Die Decken über EG und 1.-3.OG sind Tramdecken mit Querschnitten von meist 22x27cm, e = 95cm, mit einer Schalung, die ca. 5-10 cm unter der Tramoberkante in einer gefrästen Nut in den Trämen eingelegt ist. Die Verbinder wurden somit direkt in den Tram einschraubt. Der Niveau-Unterschied, der sich aufgrund der tiefer sitzenden Schalung ergibt, wurde bereits im Vorfeld mit Styroporbeton ausgeglichen, sodass sich für die eigentliche Verbundbeton-Platte eine ebene Unterkante ergibt. Die Verbunddecke wurde mit 6 cm Plattenstärke ausgeführt. Die Decken über dem 4.OG waren Dippelbaumdecken mit Höhen zwischen 16 und 24 cm. Statisch wurden 19 cm in Rechnung gestellt. Die großen Unterschiede bei den Dippelbaumoberkanten wurden mit der Verbunddecke nicht ausgeglichen, sodass sich eine unebene Rohdeckenoberkante ergab. Der Niveauausgleich wurde mit einer oberhalb der Verbunddecke angeordneten Schicht aus Styroporbeton realisiert. In Summe wurden 118.000 Stk. Verbundelemente SFS VB-48-7,5x100 geliefert, die innerhalb von rund 3 Monaten mit 3 Maschinen vom Typ CF 40-VB eingeschraubt wurden.

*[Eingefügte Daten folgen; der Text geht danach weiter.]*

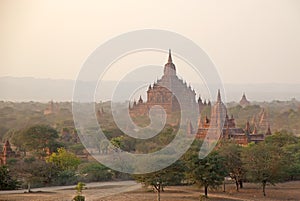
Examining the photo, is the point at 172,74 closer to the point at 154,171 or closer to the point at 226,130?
the point at 226,130

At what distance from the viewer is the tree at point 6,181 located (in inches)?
441

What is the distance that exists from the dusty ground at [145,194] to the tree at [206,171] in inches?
13.5

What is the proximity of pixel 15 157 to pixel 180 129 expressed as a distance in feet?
20.9

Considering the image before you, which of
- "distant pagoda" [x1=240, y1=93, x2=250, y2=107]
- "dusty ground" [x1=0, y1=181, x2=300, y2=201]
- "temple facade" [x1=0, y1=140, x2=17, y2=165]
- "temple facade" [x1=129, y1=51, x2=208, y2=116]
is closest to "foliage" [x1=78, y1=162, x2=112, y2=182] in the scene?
"dusty ground" [x1=0, y1=181, x2=300, y2=201]

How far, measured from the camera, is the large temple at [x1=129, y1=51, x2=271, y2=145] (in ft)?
59.0

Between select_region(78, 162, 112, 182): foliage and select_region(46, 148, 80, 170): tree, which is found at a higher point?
select_region(46, 148, 80, 170): tree

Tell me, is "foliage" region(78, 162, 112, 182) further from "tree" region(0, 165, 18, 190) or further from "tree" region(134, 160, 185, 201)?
"tree" region(134, 160, 185, 201)

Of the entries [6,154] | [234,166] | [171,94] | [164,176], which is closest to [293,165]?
[234,166]

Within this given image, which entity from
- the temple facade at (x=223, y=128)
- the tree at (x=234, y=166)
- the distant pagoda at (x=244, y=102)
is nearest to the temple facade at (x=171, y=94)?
the temple facade at (x=223, y=128)

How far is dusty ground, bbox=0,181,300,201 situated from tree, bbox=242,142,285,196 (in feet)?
1.24

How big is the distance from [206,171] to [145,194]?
5.12ft

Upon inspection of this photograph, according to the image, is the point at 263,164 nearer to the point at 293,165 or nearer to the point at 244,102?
the point at 293,165

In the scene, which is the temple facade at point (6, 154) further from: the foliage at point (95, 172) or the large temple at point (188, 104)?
the large temple at point (188, 104)

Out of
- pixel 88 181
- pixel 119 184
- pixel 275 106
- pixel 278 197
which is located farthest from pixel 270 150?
pixel 275 106
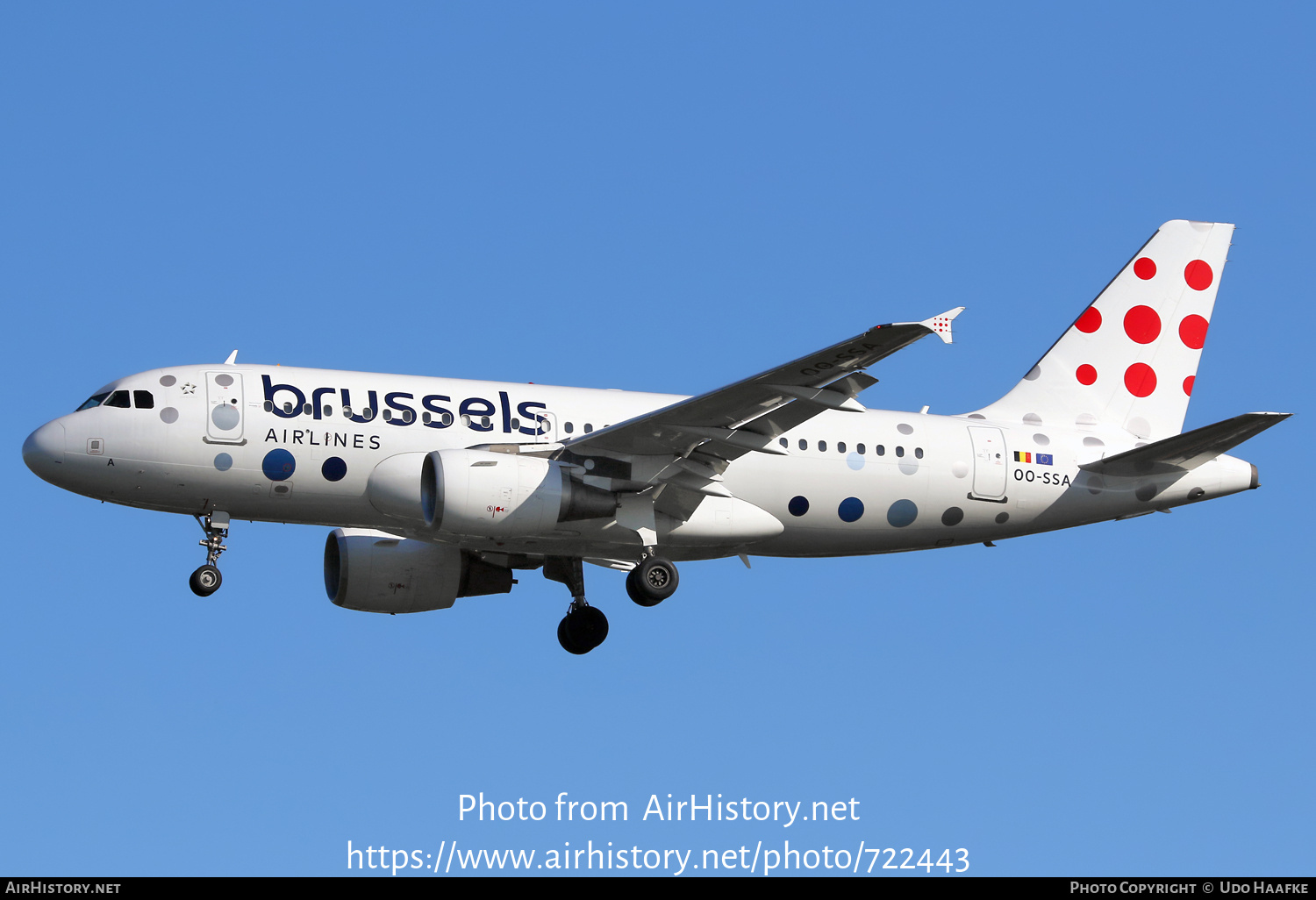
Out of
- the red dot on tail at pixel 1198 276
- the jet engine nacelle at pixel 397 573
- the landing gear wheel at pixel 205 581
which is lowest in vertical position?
the landing gear wheel at pixel 205 581

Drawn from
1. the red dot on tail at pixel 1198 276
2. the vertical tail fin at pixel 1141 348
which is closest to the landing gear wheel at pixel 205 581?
Result: the vertical tail fin at pixel 1141 348

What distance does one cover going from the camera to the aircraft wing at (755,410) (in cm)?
2675

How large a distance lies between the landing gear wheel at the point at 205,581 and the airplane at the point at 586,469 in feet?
0.10

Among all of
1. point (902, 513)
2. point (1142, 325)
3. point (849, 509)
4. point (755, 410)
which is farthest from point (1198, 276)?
point (755, 410)

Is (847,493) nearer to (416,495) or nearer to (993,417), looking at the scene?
(993,417)

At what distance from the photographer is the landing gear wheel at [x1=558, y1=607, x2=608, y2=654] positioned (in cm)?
3372

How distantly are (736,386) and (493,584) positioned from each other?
864 centimetres

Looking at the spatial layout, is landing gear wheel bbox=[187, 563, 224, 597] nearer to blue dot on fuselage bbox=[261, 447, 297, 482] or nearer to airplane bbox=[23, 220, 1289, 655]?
airplane bbox=[23, 220, 1289, 655]

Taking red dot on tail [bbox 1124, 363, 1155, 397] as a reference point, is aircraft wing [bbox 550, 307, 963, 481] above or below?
below

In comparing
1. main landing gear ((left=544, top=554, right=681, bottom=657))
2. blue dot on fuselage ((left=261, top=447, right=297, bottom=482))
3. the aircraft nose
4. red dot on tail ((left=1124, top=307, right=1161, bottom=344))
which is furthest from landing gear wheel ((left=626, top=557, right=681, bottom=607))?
red dot on tail ((left=1124, top=307, right=1161, bottom=344))

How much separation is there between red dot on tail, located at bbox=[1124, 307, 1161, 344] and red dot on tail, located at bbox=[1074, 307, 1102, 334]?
1.82 feet

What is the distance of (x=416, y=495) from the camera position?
96.9ft

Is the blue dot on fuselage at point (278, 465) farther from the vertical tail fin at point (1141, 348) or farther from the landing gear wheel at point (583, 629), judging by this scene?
the vertical tail fin at point (1141, 348)

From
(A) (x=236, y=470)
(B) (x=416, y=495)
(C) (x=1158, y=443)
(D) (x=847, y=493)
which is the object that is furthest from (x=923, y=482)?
(A) (x=236, y=470)
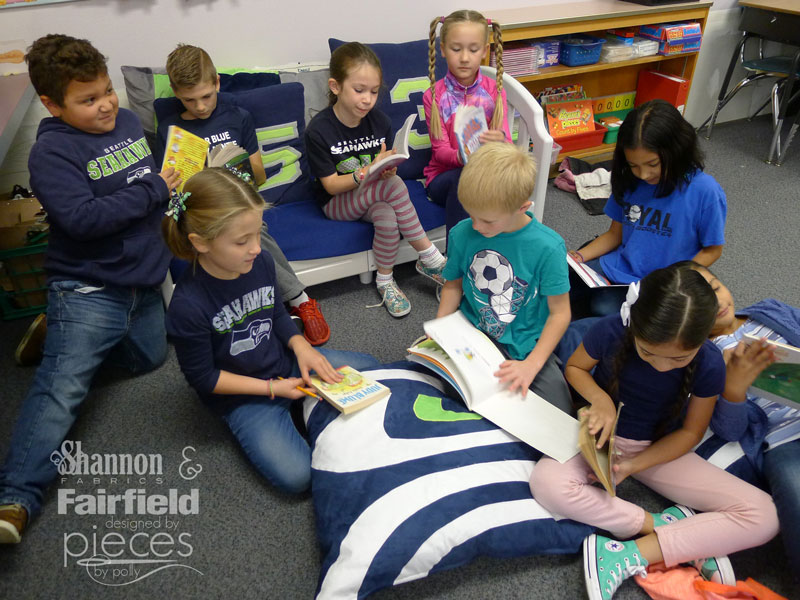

Setzvorgang der Befestiger mit dem Setzgerät CF 40-VB

Fazit

Die Erfahrungen aus verangegangenen Projekten konnten von den beteiligten Unternehmen auch beim BV: Nordbahnstrasse bestätigt werden. Die Kombination der Holz-Beton-Verbundbauweise mit dem optimalen Verbundssystem VB und dem Support durch Ancon ergibt für Holzdeckensanierungen optimale Resultate. Von dieser Aufwertung der Bausubstanz dank verbesserter Eigenschaften profitieren der Besitzer und nicht zuletzt natürlich auch die zukünftigen Nutzer.